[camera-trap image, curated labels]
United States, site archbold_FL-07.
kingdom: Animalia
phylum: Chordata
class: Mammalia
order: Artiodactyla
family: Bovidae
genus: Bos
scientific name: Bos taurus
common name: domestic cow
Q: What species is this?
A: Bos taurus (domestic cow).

--

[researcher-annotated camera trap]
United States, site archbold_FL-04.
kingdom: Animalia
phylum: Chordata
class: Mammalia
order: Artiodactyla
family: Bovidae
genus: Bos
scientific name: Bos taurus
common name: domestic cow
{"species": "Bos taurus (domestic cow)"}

**About this exercise**
Would you print, exactly as written, every line above from the one holding "[camera-trap image, curated labels]" through the one holding "A: Bos taurus (domestic cow).", with both included and no other lines?

**Written reply**
[camera-trap image, curated labels]
United States, site archbold_FL-07.
kingdom: Animalia
phylum: Chordata
class: Mammalia
order: Artiodactyla
family: Bovidae
genus: Bos
scientific name: Bos taurus
common name: domestic cow
Q: What species is this?
A: Bos taurus (domestic cow).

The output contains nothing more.